Heute ist der 16.05.2026 und die Entwicklungen rund um Kryptowährungen in Russland könnten nicht spannender sein. Russische Behörden haben jüngst die Legalisierung des Peer-to-Peer (P2P) Kryptowährungshandels ins Visier genommen. Die neuen Regelungen für digitale Vermögenswerte könnten das bestehende, recht restriktive Gesetz deutlich liberalisieren. Das Ziel? Ein gesünderer und transparenterer Markt für Krypto-Enthusiasten und Investoren. Die Vorschläge, die von Dmitry Novikov, einem Mitglied der Liberal-Demokratischen Partei Russlands (LDPR), präsentiert wurden, beinhalten unter anderem die Legalisierung von P2P-Krypto-Deals und eine Erweiterung der Liste genehmigter Kryptowährungen. Zudem wird angestrebt, das Investitionslimit für Privatpersonen deutlich zu erhöhen.

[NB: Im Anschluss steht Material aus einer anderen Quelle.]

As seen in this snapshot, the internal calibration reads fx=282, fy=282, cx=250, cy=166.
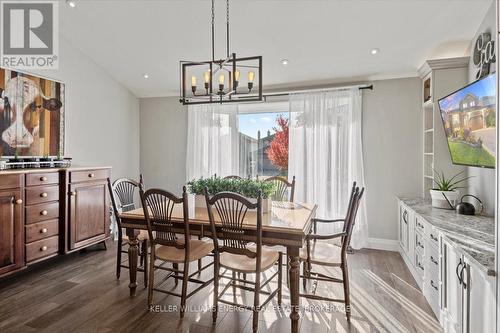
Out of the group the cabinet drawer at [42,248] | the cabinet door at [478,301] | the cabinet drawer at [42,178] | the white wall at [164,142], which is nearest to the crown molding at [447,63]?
the cabinet door at [478,301]

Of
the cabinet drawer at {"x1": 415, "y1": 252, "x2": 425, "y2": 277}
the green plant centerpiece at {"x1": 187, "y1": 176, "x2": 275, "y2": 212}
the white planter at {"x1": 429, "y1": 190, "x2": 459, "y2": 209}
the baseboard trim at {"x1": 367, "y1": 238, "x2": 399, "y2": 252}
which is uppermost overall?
the green plant centerpiece at {"x1": 187, "y1": 176, "x2": 275, "y2": 212}

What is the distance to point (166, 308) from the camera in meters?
2.48

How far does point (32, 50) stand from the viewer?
3.48 m

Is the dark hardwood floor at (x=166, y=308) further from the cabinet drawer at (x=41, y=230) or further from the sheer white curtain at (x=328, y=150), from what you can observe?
the sheer white curtain at (x=328, y=150)

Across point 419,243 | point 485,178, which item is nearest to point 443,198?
point 485,178

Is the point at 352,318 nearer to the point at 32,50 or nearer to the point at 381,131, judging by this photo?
the point at 381,131

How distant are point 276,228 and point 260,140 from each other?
2817 mm

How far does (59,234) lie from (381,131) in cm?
434

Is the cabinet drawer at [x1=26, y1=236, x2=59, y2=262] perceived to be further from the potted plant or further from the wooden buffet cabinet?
the potted plant

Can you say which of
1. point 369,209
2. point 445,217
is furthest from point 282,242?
point 369,209

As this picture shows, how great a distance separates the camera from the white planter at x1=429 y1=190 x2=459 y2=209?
9.62 ft

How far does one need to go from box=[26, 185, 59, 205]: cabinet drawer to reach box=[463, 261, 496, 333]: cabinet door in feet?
12.6

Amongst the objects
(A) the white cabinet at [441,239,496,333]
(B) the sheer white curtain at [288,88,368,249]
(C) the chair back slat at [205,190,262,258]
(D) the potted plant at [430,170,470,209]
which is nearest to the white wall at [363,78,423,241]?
(B) the sheer white curtain at [288,88,368,249]

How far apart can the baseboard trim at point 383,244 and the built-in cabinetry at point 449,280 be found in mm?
723
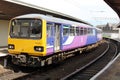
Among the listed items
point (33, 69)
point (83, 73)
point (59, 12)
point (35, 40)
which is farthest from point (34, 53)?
point (59, 12)

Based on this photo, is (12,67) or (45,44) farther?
(12,67)

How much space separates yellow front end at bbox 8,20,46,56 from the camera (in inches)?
518

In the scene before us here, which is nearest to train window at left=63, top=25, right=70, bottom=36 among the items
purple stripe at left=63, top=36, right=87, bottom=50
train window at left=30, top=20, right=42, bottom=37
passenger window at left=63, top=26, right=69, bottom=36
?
passenger window at left=63, top=26, right=69, bottom=36

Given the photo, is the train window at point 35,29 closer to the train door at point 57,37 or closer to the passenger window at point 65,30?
the train door at point 57,37

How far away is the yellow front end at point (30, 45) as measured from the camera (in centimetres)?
1316

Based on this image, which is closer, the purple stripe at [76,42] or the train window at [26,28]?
the train window at [26,28]

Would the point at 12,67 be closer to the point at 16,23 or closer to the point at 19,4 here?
the point at 16,23

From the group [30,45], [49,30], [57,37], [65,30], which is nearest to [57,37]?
[57,37]

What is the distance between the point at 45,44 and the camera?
43.7ft

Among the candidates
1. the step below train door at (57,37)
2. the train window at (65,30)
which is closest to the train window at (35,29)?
the step below train door at (57,37)

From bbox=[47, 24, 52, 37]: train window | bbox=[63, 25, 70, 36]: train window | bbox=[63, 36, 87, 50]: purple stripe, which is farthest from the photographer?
bbox=[63, 36, 87, 50]: purple stripe

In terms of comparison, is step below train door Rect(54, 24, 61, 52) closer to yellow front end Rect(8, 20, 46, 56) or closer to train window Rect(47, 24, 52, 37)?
train window Rect(47, 24, 52, 37)

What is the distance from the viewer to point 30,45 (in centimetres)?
1335

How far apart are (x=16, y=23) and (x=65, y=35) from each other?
3510 millimetres
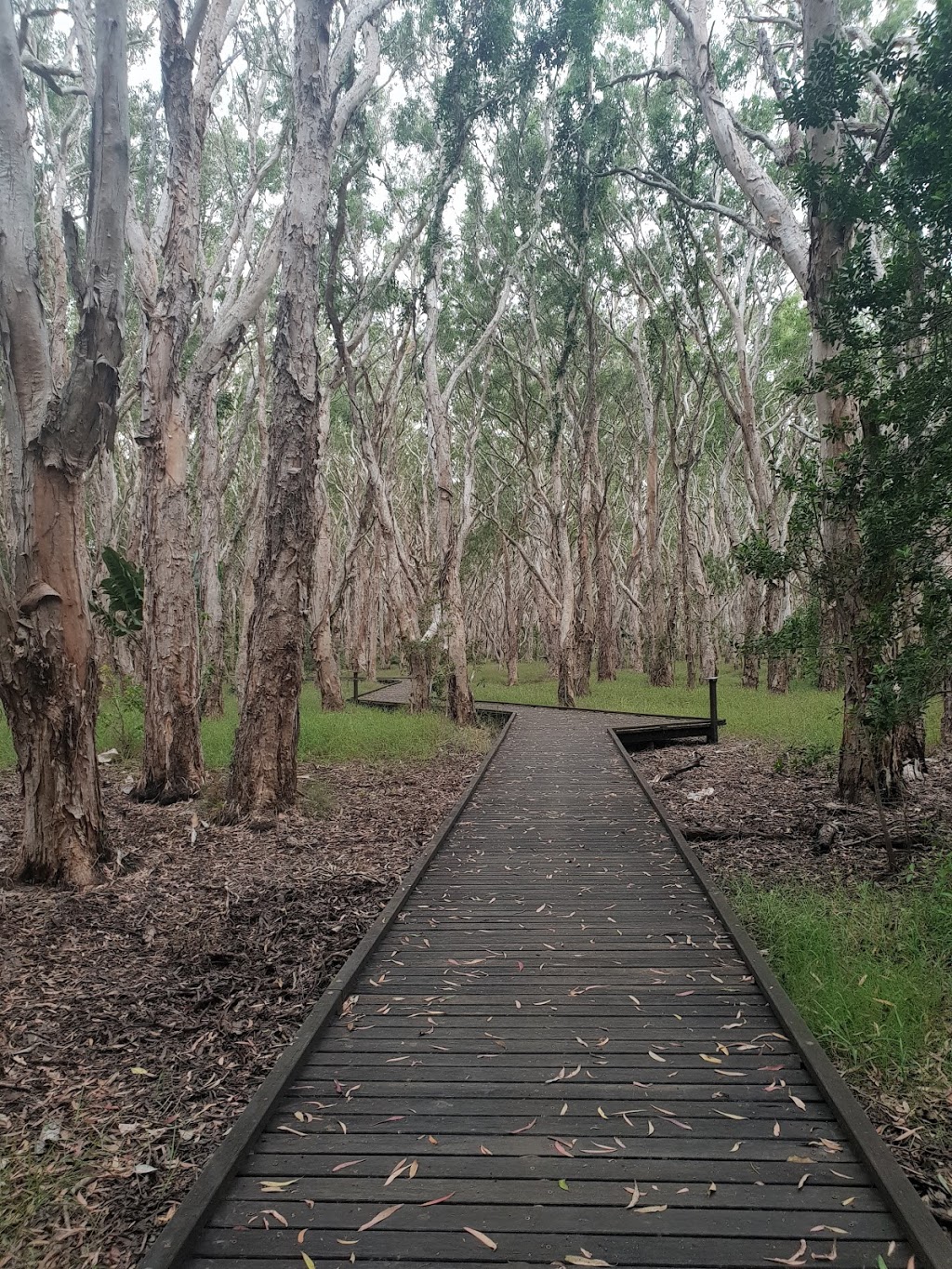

Um konkret zu werden: Derzeit dürfen russische Bürger Krypto nur über lizenzierte Vermittler wie Börsen, Broker und Treuhänder erwerben. Eine neue Regelung könnte es jedoch ermöglichen, digitale Währungen direkt zwischen Privatpersonen gegen Bargeld zu tauschen – ein echter Fortschritt! Wenn man bedenkt, dass das tägliche Volumen der Krypto-Transaktionen in Russland bei schätzungsweise 50 Milliarden Rubel (über 685 Millionen USD) liegt, wird das Potenzial der P2P-Transaktionen deutlich. Der Gesetzesentwurf „Über digitale Währung und digitale Rechte“ wird derzeit geprüft und muss bis spätestens 1. Juli 2026 verabschiedet werden. Die Zentralbank Russlands hat den Entwurf jedoch als zu restriktiv kritisiert. Ein wahrer Drahtseilakt zwischen Innovation und Regulierung!
Neue Entwicklungen und Herausforderungen
Die Debatte um die Regulierung von Kryptowährungen in Russland ist alles andere als einfach. Während einige Behörden wie das Finanzministerium einen sanfteren Ansatz verfolgen, hat die Zentralbank eine eher skeptische Sicht auf die breite Nutzung von Kryptowährungen. Diese möchte deren Verwendung auf grenzüberschreitende Zahlungen und wohlhabende Investoren beschränken. Der Generalstaatsanwalt Alexander Gutsan hat zudem klargestellt, dass ein rechtlicher Rahmen zur Verfolgung illegaler Kryptowährungsaktivitäten geschaffen wird, inklusive strengerer Strafen für Krypto-Operationen außerhalb der Aufsicht der Zentralbank.
In der Tat, die russischen Behörden haben ihre ablehnende Haltung gegenüber Krypto-Zahlungen seit den westlichen Sanktionen gelockert. Das Finanzministerium hat eine Vereinbarung mit der Zentralbank getroffen, um durch strengere regulatorische Aufsicht Ordnung in den Markt zu bringen. Doch während das Krypto-Mining und grenzüberschreitende Abwicklungen innerhalb eines „experimentellen rechtlichen Regimes“ (ELR) legalisiert wurden, bleiben viele Fragen offen. Was passiert mit den bereits in Russland gehaltenen großen Mengen an Kryptowährungen? Eine unklare Situation, die sich auf jeden Fall auf die Marktteilnehmer auswirken wird.
Zukunftsausblick
Die Pläne zur Erhöhung des Kauflimits für nicht qualifizierte Investoren auf 600.000 Rubel pro Monat (ca. 99.000 USD jährlich) und die Schaffung separater Definitionen für Kryptowährungen und Stablecoins sind ebenfalls interessante Entwicklungen. Diese Vorschläge könnten es ermöglichen, eine breitere Testgruppe für den Handel mit digitalen Vermögenswerten zu gewinnen. Außerdem wurde die Erweiterung der Whitelist um Coins wie TRON (TRX) und Solana (SOL) ins Spiel gebracht – ein weiterer Schritt in Richtung mehr Diversifikation im Krypto-Markt.
Die Behörden hoffen, den neuen regulatorischen Rahmen bis Ende des Jahres abzuschließen, während gleichzeitig Razzien in Krypto-Börsen in ganz Russland bereits begonnen haben. Die Krypto-Wallets der russischen Nutzer hatten im März ein Volumen von etwa 827 Milliarden Rubel (10,2 Milliarden USD) – eine Zahl, die zeigt, dass die Nachfrage nach Krypto nach wie vor sehr stark ist. Ein aufregendes, aber auch herausforderndes Terrain, das wir in den kommenden Monaten weiter beobachten sollten.